Preeclampsia in gravidanza: uno studio del Meyer ne chiarisce le cause
L’ipotesi iniziale nata in un laboratorio tutto al femminile, in cui erano presenti due colleghe in gravidanza. Lo studio pubblicato su Science
venerdì 05 settembre 2025 11:58
Uno studio che apre nuovi scenari nella comprensione della preeclampsia, una complicanza potenzialmente grave della gravidanza. E' quello pubblicato dalla prestigiosa rivista Science e coordinato dalla prof.ssa Paola Romagnani, responsabile della Nefrologia e Dialisi dell’AOU Meyer IRCCS e ordinario di Nefrologia dell’Università di Firenze (Dipartimento di Scienze biomediche, sperimentali e cliniche "Mario Serio"), e dalla Dott.ssa Carolina Conte, dell’Università di Firenze.
Il ruolo dei progenitori renali. Il lavoro, dal titolo “Estrogen-regulated renal progenitors determine pregnancy adaptation and preeclampsia”, rivela che un particolare tipo di cellule renali – i progenitori renali – svolge un ruolo chiave nell’adattamento del rene alla gravidanza. Queste cellule, attivate dagli estrogeni, generano nuove cellule fondamentali per il filtro renale, contribuendo a rispondere all’aumento del lavoro che il rene affronta durante la gestazione. Quando questo meccanismo si altera, può svilupparsi la preeclampsia, con conseguenze per la madre e il bambino.
“Durante la gravidanza, il rene della donna deve lavorare per due – madre e feto – e aumenta fino al 150% della sua dimensione. Questo richiede un adattamento profondo della struttura renale”, spiega la professoressa Romagnani. “Abbiamo scoperto che gli estrogeni attivano i progenitori renali, che a loro volta generano nuove cellule podocitarie, fondamentali per mantenere la funzione di filtro del rene.
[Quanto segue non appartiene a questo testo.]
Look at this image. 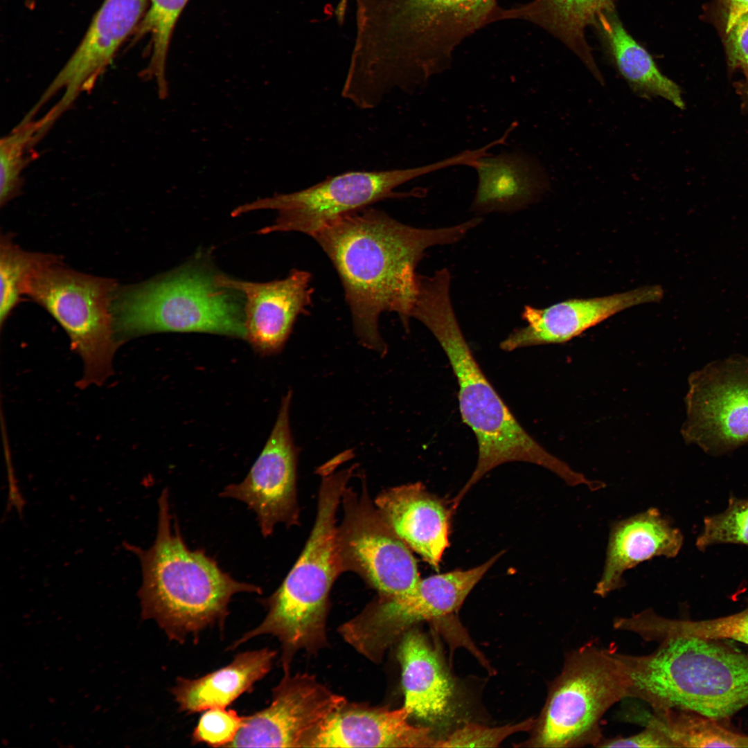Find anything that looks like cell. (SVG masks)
<instances>
[{"instance_id":"obj_29","label":"cell","mask_w":748,"mask_h":748,"mask_svg":"<svg viewBox=\"0 0 748 748\" xmlns=\"http://www.w3.org/2000/svg\"><path fill=\"white\" fill-rule=\"evenodd\" d=\"M45 114L39 119L24 116L0 141V204H6L20 193L22 174L35 156L37 143L53 125Z\"/></svg>"},{"instance_id":"obj_34","label":"cell","mask_w":748,"mask_h":748,"mask_svg":"<svg viewBox=\"0 0 748 748\" xmlns=\"http://www.w3.org/2000/svg\"><path fill=\"white\" fill-rule=\"evenodd\" d=\"M535 720L528 719L516 724L489 727L468 724L454 731L445 739L437 740L435 747H495L508 736L533 729Z\"/></svg>"},{"instance_id":"obj_14","label":"cell","mask_w":748,"mask_h":748,"mask_svg":"<svg viewBox=\"0 0 748 748\" xmlns=\"http://www.w3.org/2000/svg\"><path fill=\"white\" fill-rule=\"evenodd\" d=\"M346 702L314 675L285 672L272 690L270 705L244 716L226 747H307L324 722Z\"/></svg>"},{"instance_id":"obj_23","label":"cell","mask_w":748,"mask_h":748,"mask_svg":"<svg viewBox=\"0 0 748 748\" xmlns=\"http://www.w3.org/2000/svg\"><path fill=\"white\" fill-rule=\"evenodd\" d=\"M404 706L410 715L431 724L452 715L454 686L436 650L416 627L399 640Z\"/></svg>"},{"instance_id":"obj_7","label":"cell","mask_w":748,"mask_h":748,"mask_svg":"<svg viewBox=\"0 0 748 748\" xmlns=\"http://www.w3.org/2000/svg\"><path fill=\"white\" fill-rule=\"evenodd\" d=\"M216 275L199 258L148 281L118 287L112 309L118 344L163 332L245 339L242 295L220 285Z\"/></svg>"},{"instance_id":"obj_6","label":"cell","mask_w":748,"mask_h":748,"mask_svg":"<svg viewBox=\"0 0 748 748\" xmlns=\"http://www.w3.org/2000/svg\"><path fill=\"white\" fill-rule=\"evenodd\" d=\"M652 653L622 654L630 697L652 710L678 709L720 720L748 706V654L718 639L672 636Z\"/></svg>"},{"instance_id":"obj_18","label":"cell","mask_w":748,"mask_h":748,"mask_svg":"<svg viewBox=\"0 0 748 748\" xmlns=\"http://www.w3.org/2000/svg\"><path fill=\"white\" fill-rule=\"evenodd\" d=\"M664 290L648 285L627 292L589 299H572L544 308L526 305L522 317L526 326L515 329L500 343L504 351L566 343L625 309L659 301Z\"/></svg>"},{"instance_id":"obj_2","label":"cell","mask_w":748,"mask_h":748,"mask_svg":"<svg viewBox=\"0 0 748 748\" xmlns=\"http://www.w3.org/2000/svg\"><path fill=\"white\" fill-rule=\"evenodd\" d=\"M499 0H357L348 70L371 91L412 90L447 70L456 48L497 21Z\"/></svg>"},{"instance_id":"obj_36","label":"cell","mask_w":748,"mask_h":748,"mask_svg":"<svg viewBox=\"0 0 748 748\" xmlns=\"http://www.w3.org/2000/svg\"><path fill=\"white\" fill-rule=\"evenodd\" d=\"M645 729L634 735L613 738H603L597 747H636L655 748L673 747L667 737L656 727L651 724L643 725Z\"/></svg>"},{"instance_id":"obj_22","label":"cell","mask_w":748,"mask_h":748,"mask_svg":"<svg viewBox=\"0 0 748 748\" xmlns=\"http://www.w3.org/2000/svg\"><path fill=\"white\" fill-rule=\"evenodd\" d=\"M478 185L471 211L511 213L536 202L549 188L547 175L531 155L517 150L479 158Z\"/></svg>"},{"instance_id":"obj_32","label":"cell","mask_w":748,"mask_h":748,"mask_svg":"<svg viewBox=\"0 0 748 748\" xmlns=\"http://www.w3.org/2000/svg\"><path fill=\"white\" fill-rule=\"evenodd\" d=\"M722 544L748 546V498L732 496L725 510L704 519L696 540L697 549Z\"/></svg>"},{"instance_id":"obj_9","label":"cell","mask_w":748,"mask_h":748,"mask_svg":"<svg viewBox=\"0 0 748 748\" xmlns=\"http://www.w3.org/2000/svg\"><path fill=\"white\" fill-rule=\"evenodd\" d=\"M118 286L110 278L66 267L51 256L31 272L24 295L42 306L61 326L71 348L81 357L79 388L100 386L111 376L115 351L112 301Z\"/></svg>"},{"instance_id":"obj_25","label":"cell","mask_w":748,"mask_h":748,"mask_svg":"<svg viewBox=\"0 0 748 748\" xmlns=\"http://www.w3.org/2000/svg\"><path fill=\"white\" fill-rule=\"evenodd\" d=\"M592 26L608 60L636 95L646 99L660 97L684 108L680 87L625 29L616 10L601 13Z\"/></svg>"},{"instance_id":"obj_39","label":"cell","mask_w":748,"mask_h":748,"mask_svg":"<svg viewBox=\"0 0 748 748\" xmlns=\"http://www.w3.org/2000/svg\"><path fill=\"white\" fill-rule=\"evenodd\" d=\"M26 4L28 8H33L35 4L36 0H25Z\"/></svg>"},{"instance_id":"obj_38","label":"cell","mask_w":748,"mask_h":748,"mask_svg":"<svg viewBox=\"0 0 748 748\" xmlns=\"http://www.w3.org/2000/svg\"><path fill=\"white\" fill-rule=\"evenodd\" d=\"M744 75L745 80L741 84L740 90L748 104V73H745Z\"/></svg>"},{"instance_id":"obj_12","label":"cell","mask_w":748,"mask_h":748,"mask_svg":"<svg viewBox=\"0 0 748 748\" xmlns=\"http://www.w3.org/2000/svg\"><path fill=\"white\" fill-rule=\"evenodd\" d=\"M366 482L360 490L347 486L341 495L337 545L342 571L357 573L380 596L402 595L420 580L417 563L373 503Z\"/></svg>"},{"instance_id":"obj_11","label":"cell","mask_w":748,"mask_h":748,"mask_svg":"<svg viewBox=\"0 0 748 748\" xmlns=\"http://www.w3.org/2000/svg\"><path fill=\"white\" fill-rule=\"evenodd\" d=\"M503 553L468 569L420 578L404 594L378 595L359 614L343 623L344 639L369 661L380 663L386 651L418 623L438 621L456 612Z\"/></svg>"},{"instance_id":"obj_3","label":"cell","mask_w":748,"mask_h":748,"mask_svg":"<svg viewBox=\"0 0 748 748\" xmlns=\"http://www.w3.org/2000/svg\"><path fill=\"white\" fill-rule=\"evenodd\" d=\"M451 275L444 271L422 276L411 311L438 341L458 385V400L463 422L474 432L478 461L465 484L452 499L455 506L485 474L501 464L526 462L552 472L567 484L579 472L541 446L522 427L487 379L475 359L458 323L450 298Z\"/></svg>"},{"instance_id":"obj_10","label":"cell","mask_w":748,"mask_h":748,"mask_svg":"<svg viewBox=\"0 0 748 748\" xmlns=\"http://www.w3.org/2000/svg\"><path fill=\"white\" fill-rule=\"evenodd\" d=\"M460 163L459 157L455 154L419 167L350 171L299 191L276 194L241 205L231 215L235 217L251 211L276 210L278 215L274 222L260 230L259 233L296 231L311 236L329 221L379 201L420 196L422 190L399 193L395 189L417 177Z\"/></svg>"},{"instance_id":"obj_21","label":"cell","mask_w":748,"mask_h":748,"mask_svg":"<svg viewBox=\"0 0 748 748\" xmlns=\"http://www.w3.org/2000/svg\"><path fill=\"white\" fill-rule=\"evenodd\" d=\"M681 531L655 508L610 525L606 557L594 593L605 597L625 585L623 575L656 557H676L683 545Z\"/></svg>"},{"instance_id":"obj_5","label":"cell","mask_w":748,"mask_h":748,"mask_svg":"<svg viewBox=\"0 0 748 748\" xmlns=\"http://www.w3.org/2000/svg\"><path fill=\"white\" fill-rule=\"evenodd\" d=\"M343 462L335 456L317 469L321 483L317 515L305 546L280 587L261 600L267 609L262 622L232 644L235 648L263 634L276 637L281 644L284 671L290 670L297 652L315 654L328 644L329 594L343 573L337 545L336 514L356 467L338 470Z\"/></svg>"},{"instance_id":"obj_31","label":"cell","mask_w":748,"mask_h":748,"mask_svg":"<svg viewBox=\"0 0 748 748\" xmlns=\"http://www.w3.org/2000/svg\"><path fill=\"white\" fill-rule=\"evenodd\" d=\"M51 254L28 252L14 244L10 234L0 240V323H3L24 295L29 275Z\"/></svg>"},{"instance_id":"obj_24","label":"cell","mask_w":748,"mask_h":748,"mask_svg":"<svg viewBox=\"0 0 748 748\" xmlns=\"http://www.w3.org/2000/svg\"><path fill=\"white\" fill-rule=\"evenodd\" d=\"M614 10L615 0H531L510 8L501 7L497 21H522L542 28L570 49L603 84L585 30L601 13Z\"/></svg>"},{"instance_id":"obj_15","label":"cell","mask_w":748,"mask_h":748,"mask_svg":"<svg viewBox=\"0 0 748 748\" xmlns=\"http://www.w3.org/2000/svg\"><path fill=\"white\" fill-rule=\"evenodd\" d=\"M290 390L283 398L271 432L259 456L244 479L227 486L222 497L238 499L255 512L262 535H271L274 526L284 523L298 525L296 497L298 448L290 425Z\"/></svg>"},{"instance_id":"obj_8","label":"cell","mask_w":748,"mask_h":748,"mask_svg":"<svg viewBox=\"0 0 748 748\" xmlns=\"http://www.w3.org/2000/svg\"><path fill=\"white\" fill-rule=\"evenodd\" d=\"M632 681L618 653L587 643L566 655L528 741L535 747H597L600 722L609 708L630 697Z\"/></svg>"},{"instance_id":"obj_13","label":"cell","mask_w":748,"mask_h":748,"mask_svg":"<svg viewBox=\"0 0 748 748\" xmlns=\"http://www.w3.org/2000/svg\"><path fill=\"white\" fill-rule=\"evenodd\" d=\"M688 385L686 443L713 455L748 444V357L711 364L693 373Z\"/></svg>"},{"instance_id":"obj_19","label":"cell","mask_w":748,"mask_h":748,"mask_svg":"<svg viewBox=\"0 0 748 748\" xmlns=\"http://www.w3.org/2000/svg\"><path fill=\"white\" fill-rule=\"evenodd\" d=\"M398 709L346 702L310 740L307 747H435L427 727L411 724Z\"/></svg>"},{"instance_id":"obj_37","label":"cell","mask_w":748,"mask_h":748,"mask_svg":"<svg viewBox=\"0 0 748 748\" xmlns=\"http://www.w3.org/2000/svg\"><path fill=\"white\" fill-rule=\"evenodd\" d=\"M719 1L725 33H727L743 15L748 13V0H719Z\"/></svg>"},{"instance_id":"obj_27","label":"cell","mask_w":748,"mask_h":748,"mask_svg":"<svg viewBox=\"0 0 748 748\" xmlns=\"http://www.w3.org/2000/svg\"><path fill=\"white\" fill-rule=\"evenodd\" d=\"M632 720L658 728L673 747H748V736L693 711L667 709L641 712Z\"/></svg>"},{"instance_id":"obj_20","label":"cell","mask_w":748,"mask_h":748,"mask_svg":"<svg viewBox=\"0 0 748 748\" xmlns=\"http://www.w3.org/2000/svg\"><path fill=\"white\" fill-rule=\"evenodd\" d=\"M398 536L429 565L438 569L449 546L451 516L443 499L421 482L384 490L374 501Z\"/></svg>"},{"instance_id":"obj_28","label":"cell","mask_w":748,"mask_h":748,"mask_svg":"<svg viewBox=\"0 0 748 748\" xmlns=\"http://www.w3.org/2000/svg\"><path fill=\"white\" fill-rule=\"evenodd\" d=\"M188 0H150L148 9L132 35L130 44L150 37V60L142 71L144 78L154 79L159 98L168 93L166 64L175 25Z\"/></svg>"},{"instance_id":"obj_16","label":"cell","mask_w":748,"mask_h":748,"mask_svg":"<svg viewBox=\"0 0 748 748\" xmlns=\"http://www.w3.org/2000/svg\"><path fill=\"white\" fill-rule=\"evenodd\" d=\"M150 0H103L82 41L46 87L32 110L38 111L62 92L51 109L58 118L83 92L92 89L121 45L131 37Z\"/></svg>"},{"instance_id":"obj_30","label":"cell","mask_w":748,"mask_h":748,"mask_svg":"<svg viewBox=\"0 0 748 748\" xmlns=\"http://www.w3.org/2000/svg\"><path fill=\"white\" fill-rule=\"evenodd\" d=\"M648 629L655 641L672 636H690L732 639L748 645V605L736 614L700 621L670 619L655 613L648 620Z\"/></svg>"},{"instance_id":"obj_35","label":"cell","mask_w":748,"mask_h":748,"mask_svg":"<svg viewBox=\"0 0 748 748\" xmlns=\"http://www.w3.org/2000/svg\"><path fill=\"white\" fill-rule=\"evenodd\" d=\"M725 47L730 68L748 73V13L726 33Z\"/></svg>"},{"instance_id":"obj_33","label":"cell","mask_w":748,"mask_h":748,"mask_svg":"<svg viewBox=\"0 0 748 748\" xmlns=\"http://www.w3.org/2000/svg\"><path fill=\"white\" fill-rule=\"evenodd\" d=\"M244 717L232 709L215 706L206 710L192 733V742L226 747L242 726Z\"/></svg>"},{"instance_id":"obj_1","label":"cell","mask_w":748,"mask_h":748,"mask_svg":"<svg viewBox=\"0 0 748 748\" xmlns=\"http://www.w3.org/2000/svg\"><path fill=\"white\" fill-rule=\"evenodd\" d=\"M481 222L475 217L448 227L422 229L366 207L340 215L311 235L339 276L362 345L386 355L379 317L395 312L408 328L418 289L416 268L425 251L460 241Z\"/></svg>"},{"instance_id":"obj_17","label":"cell","mask_w":748,"mask_h":748,"mask_svg":"<svg viewBox=\"0 0 748 748\" xmlns=\"http://www.w3.org/2000/svg\"><path fill=\"white\" fill-rule=\"evenodd\" d=\"M310 272L293 269L281 280L254 283L217 274V283L240 293L244 300L246 337L262 355L279 353L298 316L312 303Z\"/></svg>"},{"instance_id":"obj_4","label":"cell","mask_w":748,"mask_h":748,"mask_svg":"<svg viewBox=\"0 0 748 748\" xmlns=\"http://www.w3.org/2000/svg\"><path fill=\"white\" fill-rule=\"evenodd\" d=\"M168 489L158 499L156 538L148 549L124 542L139 560L142 585L138 596L143 619L155 621L172 641L184 643L217 624L222 627L235 594H261L259 586L233 579L204 550H190L177 522L172 528Z\"/></svg>"},{"instance_id":"obj_26","label":"cell","mask_w":748,"mask_h":748,"mask_svg":"<svg viewBox=\"0 0 748 748\" xmlns=\"http://www.w3.org/2000/svg\"><path fill=\"white\" fill-rule=\"evenodd\" d=\"M275 656L276 652L269 648L247 651L199 678L178 677L171 692L179 710L191 714L228 706L269 672Z\"/></svg>"}]
</instances>
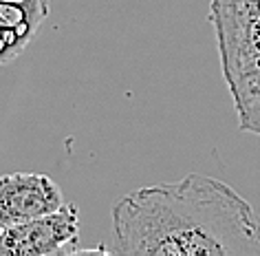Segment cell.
<instances>
[{"label":"cell","instance_id":"2","mask_svg":"<svg viewBox=\"0 0 260 256\" xmlns=\"http://www.w3.org/2000/svg\"><path fill=\"white\" fill-rule=\"evenodd\" d=\"M210 22L240 130L260 135V0H210Z\"/></svg>","mask_w":260,"mask_h":256},{"label":"cell","instance_id":"4","mask_svg":"<svg viewBox=\"0 0 260 256\" xmlns=\"http://www.w3.org/2000/svg\"><path fill=\"white\" fill-rule=\"evenodd\" d=\"M62 203L60 188L47 175L11 173L0 177V230L55 212Z\"/></svg>","mask_w":260,"mask_h":256},{"label":"cell","instance_id":"1","mask_svg":"<svg viewBox=\"0 0 260 256\" xmlns=\"http://www.w3.org/2000/svg\"><path fill=\"white\" fill-rule=\"evenodd\" d=\"M113 241L126 256H260V214L227 183L187 175L123 194Z\"/></svg>","mask_w":260,"mask_h":256},{"label":"cell","instance_id":"3","mask_svg":"<svg viewBox=\"0 0 260 256\" xmlns=\"http://www.w3.org/2000/svg\"><path fill=\"white\" fill-rule=\"evenodd\" d=\"M80 214L73 203L55 212L0 230V256H60L80 254Z\"/></svg>","mask_w":260,"mask_h":256}]
</instances>
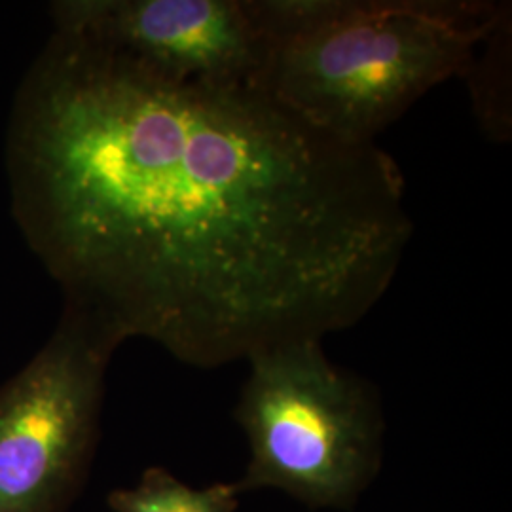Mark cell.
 <instances>
[{
  "label": "cell",
  "mask_w": 512,
  "mask_h": 512,
  "mask_svg": "<svg viewBox=\"0 0 512 512\" xmlns=\"http://www.w3.org/2000/svg\"><path fill=\"white\" fill-rule=\"evenodd\" d=\"M247 365L234 412L249 444L239 492L279 490L311 509H353L382 467L376 389L334 365L321 340L262 349Z\"/></svg>",
  "instance_id": "cell-3"
},
{
  "label": "cell",
  "mask_w": 512,
  "mask_h": 512,
  "mask_svg": "<svg viewBox=\"0 0 512 512\" xmlns=\"http://www.w3.org/2000/svg\"><path fill=\"white\" fill-rule=\"evenodd\" d=\"M67 308L46 346L0 387V512H65L92 461L110 355Z\"/></svg>",
  "instance_id": "cell-4"
},
{
  "label": "cell",
  "mask_w": 512,
  "mask_h": 512,
  "mask_svg": "<svg viewBox=\"0 0 512 512\" xmlns=\"http://www.w3.org/2000/svg\"><path fill=\"white\" fill-rule=\"evenodd\" d=\"M274 48L260 92L310 128L376 145L427 92L465 76L505 23L495 2L262 0Z\"/></svg>",
  "instance_id": "cell-2"
},
{
  "label": "cell",
  "mask_w": 512,
  "mask_h": 512,
  "mask_svg": "<svg viewBox=\"0 0 512 512\" xmlns=\"http://www.w3.org/2000/svg\"><path fill=\"white\" fill-rule=\"evenodd\" d=\"M10 173L67 308L202 368L357 325L414 232L378 145L59 33L19 95Z\"/></svg>",
  "instance_id": "cell-1"
},
{
  "label": "cell",
  "mask_w": 512,
  "mask_h": 512,
  "mask_svg": "<svg viewBox=\"0 0 512 512\" xmlns=\"http://www.w3.org/2000/svg\"><path fill=\"white\" fill-rule=\"evenodd\" d=\"M52 12L59 35L209 88L260 92L274 48L262 0H67Z\"/></svg>",
  "instance_id": "cell-5"
},
{
  "label": "cell",
  "mask_w": 512,
  "mask_h": 512,
  "mask_svg": "<svg viewBox=\"0 0 512 512\" xmlns=\"http://www.w3.org/2000/svg\"><path fill=\"white\" fill-rule=\"evenodd\" d=\"M236 482L192 488L162 467H150L137 486L107 497L112 512H236L241 501Z\"/></svg>",
  "instance_id": "cell-6"
}]
</instances>
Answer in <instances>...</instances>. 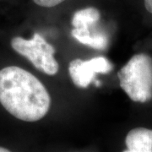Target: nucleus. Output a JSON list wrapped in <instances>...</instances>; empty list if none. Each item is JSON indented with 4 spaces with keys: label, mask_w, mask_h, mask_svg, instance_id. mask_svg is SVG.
I'll return each mask as SVG.
<instances>
[{
    "label": "nucleus",
    "mask_w": 152,
    "mask_h": 152,
    "mask_svg": "<svg viewBox=\"0 0 152 152\" xmlns=\"http://www.w3.org/2000/svg\"><path fill=\"white\" fill-rule=\"evenodd\" d=\"M125 144L129 150L135 152H152V129L136 128L126 136Z\"/></svg>",
    "instance_id": "39448f33"
},
{
    "label": "nucleus",
    "mask_w": 152,
    "mask_h": 152,
    "mask_svg": "<svg viewBox=\"0 0 152 152\" xmlns=\"http://www.w3.org/2000/svg\"><path fill=\"white\" fill-rule=\"evenodd\" d=\"M121 88L134 102L152 99V58L145 53L134 55L118 73Z\"/></svg>",
    "instance_id": "f03ea898"
},
{
    "label": "nucleus",
    "mask_w": 152,
    "mask_h": 152,
    "mask_svg": "<svg viewBox=\"0 0 152 152\" xmlns=\"http://www.w3.org/2000/svg\"><path fill=\"white\" fill-rule=\"evenodd\" d=\"M145 8L150 14H152V0H144Z\"/></svg>",
    "instance_id": "1a4fd4ad"
},
{
    "label": "nucleus",
    "mask_w": 152,
    "mask_h": 152,
    "mask_svg": "<svg viewBox=\"0 0 152 152\" xmlns=\"http://www.w3.org/2000/svg\"><path fill=\"white\" fill-rule=\"evenodd\" d=\"M71 34L80 43L89 46L96 50H105L107 47V38L102 34L91 35L90 30L73 29Z\"/></svg>",
    "instance_id": "423d86ee"
},
{
    "label": "nucleus",
    "mask_w": 152,
    "mask_h": 152,
    "mask_svg": "<svg viewBox=\"0 0 152 152\" xmlns=\"http://www.w3.org/2000/svg\"><path fill=\"white\" fill-rule=\"evenodd\" d=\"M100 12L96 8H86L77 11L72 18V26L78 30H89L100 20Z\"/></svg>",
    "instance_id": "0eeeda50"
},
{
    "label": "nucleus",
    "mask_w": 152,
    "mask_h": 152,
    "mask_svg": "<svg viewBox=\"0 0 152 152\" xmlns=\"http://www.w3.org/2000/svg\"><path fill=\"white\" fill-rule=\"evenodd\" d=\"M11 47L17 53L27 58L38 70L48 75H55L59 69L55 59V48L40 34L35 33L30 40L15 37L11 40Z\"/></svg>",
    "instance_id": "7ed1b4c3"
},
{
    "label": "nucleus",
    "mask_w": 152,
    "mask_h": 152,
    "mask_svg": "<svg viewBox=\"0 0 152 152\" xmlns=\"http://www.w3.org/2000/svg\"><path fill=\"white\" fill-rule=\"evenodd\" d=\"M123 152H135L134 151H132V150H129V149H127V150H125V151H124Z\"/></svg>",
    "instance_id": "9b49d317"
},
{
    "label": "nucleus",
    "mask_w": 152,
    "mask_h": 152,
    "mask_svg": "<svg viewBox=\"0 0 152 152\" xmlns=\"http://www.w3.org/2000/svg\"><path fill=\"white\" fill-rule=\"evenodd\" d=\"M64 1L66 0H33V2L36 4L41 6V7H45V8L55 7V6L62 4Z\"/></svg>",
    "instance_id": "6e6552de"
},
{
    "label": "nucleus",
    "mask_w": 152,
    "mask_h": 152,
    "mask_svg": "<svg viewBox=\"0 0 152 152\" xmlns=\"http://www.w3.org/2000/svg\"><path fill=\"white\" fill-rule=\"evenodd\" d=\"M0 103L11 115L25 122H37L48 113L51 97L37 78L17 66L0 70Z\"/></svg>",
    "instance_id": "f257e3e1"
},
{
    "label": "nucleus",
    "mask_w": 152,
    "mask_h": 152,
    "mask_svg": "<svg viewBox=\"0 0 152 152\" xmlns=\"http://www.w3.org/2000/svg\"><path fill=\"white\" fill-rule=\"evenodd\" d=\"M0 152H11L10 150L6 149V148H4V147L0 146Z\"/></svg>",
    "instance_id": "9d476101"
},
{
    "label": "nucleus",
    "mask_w": 152,
    "mask_h": 152,
    "mask_svg": "<svg viewBox=\"0 0 152 152\" xmlns=\"http://www.w3.org/2000/svg\"><path fill=\"white\" fill-rule=\"evenodd\" d=\"M112 69L113 64L105 57H96L86 61L76 58L69 65L71 80L80 88L88 87L97 74H107Z\"/></svg>",
    "instance_id": "20e7f679"
}]
</instances>
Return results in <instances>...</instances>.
Se questo meccanismo non funziona, si sviluppa la preeclampsia”.
Particolare la genesi dell’ipotesi: “Dieci anni fa abbiamo provato a coltivare i progenitori renali—le cellule staminali del rene che avevamo identificato — da campioni di urina", ricorda la professoressa. “In laboratorio eravamo tutte donne: due erano in gravidanza e solo dai loro campioni le colture crescevano regolarmente. Impossibile fosse una coincidenza. Da lì l’idea: in gravidanza il rene - secondo solo all’utero - aumenta di volume perché questi progenitori si espandono per reggere il carico extra. Forse è anche per questo che le donne in età fertile sono più protette da ipertensione e malattia renale cronica. Quell’intuizione è diventata la nostra ipotesi”.
Lo studio ha importanti implicazioni per entrambi i soggetti coinvolti nella gravidanza. Per la madre: contribuisce a chiarire le basi della preeclampsia, aprendo la strada allo sviluppo di strategie di prevenzione e trattamenti mirati per proteggere la salute renale e cardiovascolare a lungo termine. Per il bambino: dimostra che i figli nati da gravidanze complicate da preeclampsia hanno un maggior rischio di sviluppare ipertensione e malattia renale cronica nell’età adulta, a causa di un ridotto numero di nefroni alla nascita. Intervenire precocemente con controlli mirati può proteggere sia i reni che il cuore nel tempo.
Lo studio suggerisce inoltre che lo stesso meccanismo potrebbe spiegare, almeno in parte, i bassi pesi alla nascita osservati nei neonati di madri affette da preeclampsia ed il loro aumentato rischio di ipertensione e malattia renale cronica durante la vita adulta.
Preeclampsia e malattia renale cronica. La preeclampsia colpisce circa il 5% delle gravidanze in Europa, ma supera il 10% nei Paesi a basso reddito, dove rappresenta la prima causa di morte materna. I suoi effetti possono estendersi ben oltre la gravidanza, aumentando il rischio di ipertensione e insufficienza renale sia per la madre che per il bambino. La malattia renale cronica colpisce oltre il 10% della popolazione mondiale e rappresenta una delle principali sfide di salute pubblica. È associata a elevata mortalità e a un maggior rischio di malattie cardiovascolari, con una proiezione che la vede diventare entro il 2040 la quinta causa di morte a livello globale. Lo studio conferma inoltre il ruolo protettivo degli ormoni femminili in età fertile e ne rivela un possibile coinvolgimento anche nella preeclampsia.